◆ Assigned task: Continue the text on neutron fluctuations in multiplying media, starting right after its final sentence.

◆ Extract provided:
Theory of Neutron Fluctuations in Multiplying Media with Applications in Nuclear Safeguards and Reactor Diagnostics

The number of neutrons in a multiplying (fissile) medium, or its measurable quantities (number of detector pulses in a given time interval, or the instantaneous value of the detector current) exhibits small, random fluctuations around the mean value even in a stationary medium (e.g. a reactor). There are two main reasons for such fluctuations (“neutron noise”), due to different physical processes, and consequently having different characteristics and application areas. Both types of neutron fluctuations carry a wealth of information on the properties of the multiplying medium, and hence can be used to characterize the parameters of a steady (constant in time) system, or monitor changes in the status of a stationary time-dependent system.

One reason of the fluctuations is the branching property of the chain reaction (the multiplication process), which leads to inherent, non-trivial (non-Poisson) fluctuations of the neutron population (similarly to the development of family trees). The “branching noise” dominates in low power (low neutron density) systems, therefore it is often termed as “zero power reactor noise”. The statistical properties of the detection signals are described by probability balance equations (master equations or Chapman-Kolmogorov equations). Although the equations for the full probability distribution (or its generating function) cannot be solved in general, the few lowest order moments can usually be given in simple models of the system. The knowledge of the dependence of the moments on the system properties can be used in detecting, identifying and quantifying hidden fissile material (nuclear safeguards), or determining the margins to criticality of a subcritical system (traditional reactor or accelerator driven subcritical system).

◆ Data supplied:
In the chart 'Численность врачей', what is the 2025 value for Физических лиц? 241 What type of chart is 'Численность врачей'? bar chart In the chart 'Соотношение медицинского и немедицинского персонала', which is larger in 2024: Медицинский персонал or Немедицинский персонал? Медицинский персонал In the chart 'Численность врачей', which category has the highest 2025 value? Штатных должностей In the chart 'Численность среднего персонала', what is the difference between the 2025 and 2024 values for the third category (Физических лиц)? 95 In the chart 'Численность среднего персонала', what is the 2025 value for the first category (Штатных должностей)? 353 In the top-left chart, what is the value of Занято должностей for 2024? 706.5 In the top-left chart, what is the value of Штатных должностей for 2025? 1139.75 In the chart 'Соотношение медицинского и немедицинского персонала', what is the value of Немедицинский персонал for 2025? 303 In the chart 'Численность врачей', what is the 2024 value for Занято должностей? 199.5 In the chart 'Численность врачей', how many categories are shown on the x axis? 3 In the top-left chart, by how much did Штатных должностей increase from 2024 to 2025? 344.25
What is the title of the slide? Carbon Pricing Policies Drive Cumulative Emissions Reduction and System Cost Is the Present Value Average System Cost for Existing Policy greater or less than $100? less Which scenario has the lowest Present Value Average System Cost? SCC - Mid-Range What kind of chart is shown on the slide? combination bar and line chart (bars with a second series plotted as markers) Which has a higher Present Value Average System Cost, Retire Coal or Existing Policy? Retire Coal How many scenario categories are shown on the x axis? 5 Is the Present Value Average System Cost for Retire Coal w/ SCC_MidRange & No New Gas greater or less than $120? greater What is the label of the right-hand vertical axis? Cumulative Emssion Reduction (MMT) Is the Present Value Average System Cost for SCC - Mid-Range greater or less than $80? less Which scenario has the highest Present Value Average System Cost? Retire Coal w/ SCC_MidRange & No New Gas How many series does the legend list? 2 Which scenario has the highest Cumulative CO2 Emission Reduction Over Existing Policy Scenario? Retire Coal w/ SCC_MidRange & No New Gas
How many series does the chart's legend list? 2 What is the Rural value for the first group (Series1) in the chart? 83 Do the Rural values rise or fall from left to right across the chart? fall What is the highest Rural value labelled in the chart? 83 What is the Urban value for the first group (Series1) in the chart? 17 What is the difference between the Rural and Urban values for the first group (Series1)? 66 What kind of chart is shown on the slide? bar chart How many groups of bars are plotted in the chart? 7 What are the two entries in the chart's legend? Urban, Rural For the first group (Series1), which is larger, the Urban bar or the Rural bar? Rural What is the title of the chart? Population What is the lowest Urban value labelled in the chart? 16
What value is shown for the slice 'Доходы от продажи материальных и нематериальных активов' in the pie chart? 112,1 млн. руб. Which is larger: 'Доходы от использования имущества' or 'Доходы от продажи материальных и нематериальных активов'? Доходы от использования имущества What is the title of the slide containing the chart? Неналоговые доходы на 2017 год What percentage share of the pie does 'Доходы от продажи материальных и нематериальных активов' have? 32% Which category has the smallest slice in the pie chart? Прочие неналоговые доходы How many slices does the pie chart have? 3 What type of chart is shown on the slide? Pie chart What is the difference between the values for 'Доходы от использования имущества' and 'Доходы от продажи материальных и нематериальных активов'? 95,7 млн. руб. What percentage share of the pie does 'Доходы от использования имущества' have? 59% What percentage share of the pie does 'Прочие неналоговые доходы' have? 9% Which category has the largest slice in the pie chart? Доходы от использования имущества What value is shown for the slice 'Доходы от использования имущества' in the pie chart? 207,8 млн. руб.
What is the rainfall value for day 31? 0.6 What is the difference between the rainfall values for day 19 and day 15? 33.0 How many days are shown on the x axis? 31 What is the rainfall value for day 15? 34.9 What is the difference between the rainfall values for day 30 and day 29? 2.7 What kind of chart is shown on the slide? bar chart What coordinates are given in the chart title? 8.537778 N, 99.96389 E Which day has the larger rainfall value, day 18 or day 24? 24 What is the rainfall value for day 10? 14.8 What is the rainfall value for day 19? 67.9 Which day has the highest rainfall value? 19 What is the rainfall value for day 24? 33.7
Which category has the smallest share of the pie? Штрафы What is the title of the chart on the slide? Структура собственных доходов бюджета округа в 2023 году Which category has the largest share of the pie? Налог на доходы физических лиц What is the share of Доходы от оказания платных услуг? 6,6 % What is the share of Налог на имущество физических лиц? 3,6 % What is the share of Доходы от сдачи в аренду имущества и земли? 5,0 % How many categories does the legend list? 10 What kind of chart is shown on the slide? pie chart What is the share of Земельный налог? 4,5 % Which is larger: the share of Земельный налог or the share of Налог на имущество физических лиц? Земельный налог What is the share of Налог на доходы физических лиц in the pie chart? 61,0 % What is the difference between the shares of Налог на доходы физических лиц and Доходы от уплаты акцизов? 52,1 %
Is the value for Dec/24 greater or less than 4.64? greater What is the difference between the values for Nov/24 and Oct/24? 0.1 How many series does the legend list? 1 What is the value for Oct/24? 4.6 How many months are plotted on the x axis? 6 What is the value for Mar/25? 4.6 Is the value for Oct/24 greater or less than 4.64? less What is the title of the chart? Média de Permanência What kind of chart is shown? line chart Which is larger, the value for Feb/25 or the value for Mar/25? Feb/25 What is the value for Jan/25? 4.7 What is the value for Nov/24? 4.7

◆ Answer to this task:
The second reason for neutron fluctuations is the fluctuations of the medium itself in which the neutron multiplication and transport takes place. This is the case of high power nuclear reactors, in which many random changes in the system occur. Examples are random vibrations of the fuel assemblies and control rods and random temperature fluctuations of the coolant in pressurized water reactors, or boiling of the coolant in boiling water reactors etc. In contrast to the zero power reactor noise, this type of neutron fluctuations dominates in high neutron density system, and is called “power reactor noise”. Mathematically, it is described by random differential equations (also called Langevin equation) for the neutron flux, where the coefficients of the corresponding diffusion or transport equation are random processes. Power reactor noise can be used to determine the statistical properties of the underlying technological processes, and hence monitor of the "health status" of the reactor in a non-intrusive way, as well as to detect and identify incipient failures at an early stage, such that corrective action can be taken in time.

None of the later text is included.